Tra rinnegamento dei generi e sinestesia indotta
Akiz ha dichiarato alla fine della visione della prima al Festival di Locarno che il film si presta a più interpretazione, che lui voleva raccontare solo una storia di una giovane donna, del malessere della gioventù berlinese, non volendo fare un horror, affermando come non sia un film di genere horror.
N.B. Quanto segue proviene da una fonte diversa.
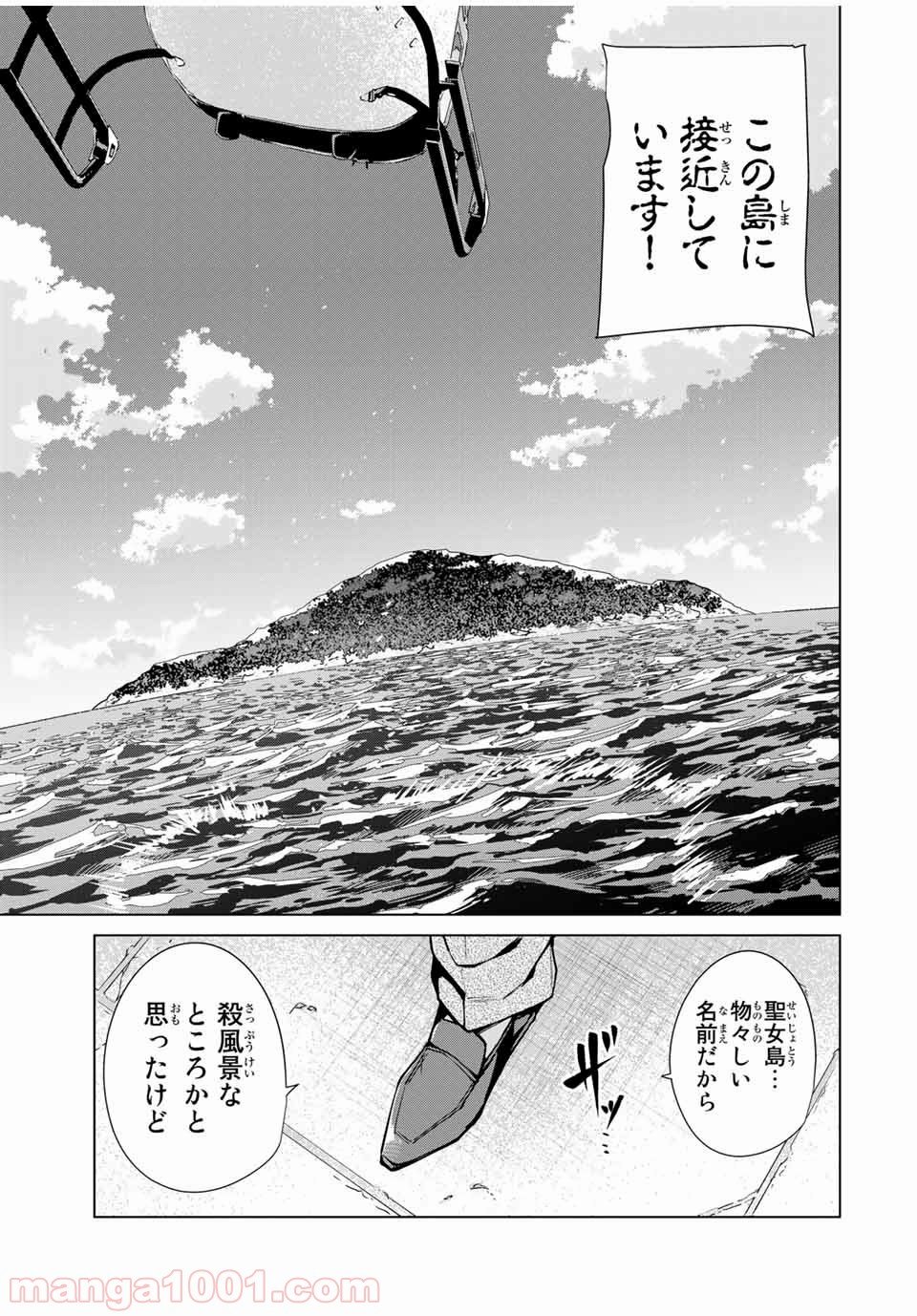 デスラバ - 第103話 - Page 11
E' indubbio che abbiamo un rinnegamento del genere anche nella messa in scena, ma è altrettanto verosimile che il regista tedesco (tra l'altro anche scultore: la creatura è una sua opera) sia stato influenzato da una certa letteratura fantastica come "Le Horla" di Guy de Maupassant e dall'atmosfera nera dei racconti notturni e fantastici dello scrittore tedesco E.T.A. Hoffmann. Akiz ha studiato cinema tra Wurtemberg e l'USC di Los Angeles e il suo ""Der Nacthmahr" è stato influenzato da un certo cinema Lynchiano (le inquadrature dell'auto nella notte ricordano "Strade perdute" così come l'indeterminatezza della storia). Ma oltre a una messa in scena quantomeno interessante e a una sceneggiatura di fascino, quello che colpisce maggiormente è la capacità di sintesi tra la colonna sonora e immagine, tra luci stroboscopiche e musica techno a massimo volume fin dall'inizio, che fanno precipitare lo spettatore all'interno dell'incubo narrato da Akiz, inducendo una sinestesia artificiale tra percezione visiva e uditiva che fanno della visione di "Der Nacthmahr" un'esperienza psichedelica anche per lo spettatore nella sala: saltando la quarta parete si è rapiti dalla psicosi del personaggio all'interno della realtà filmica.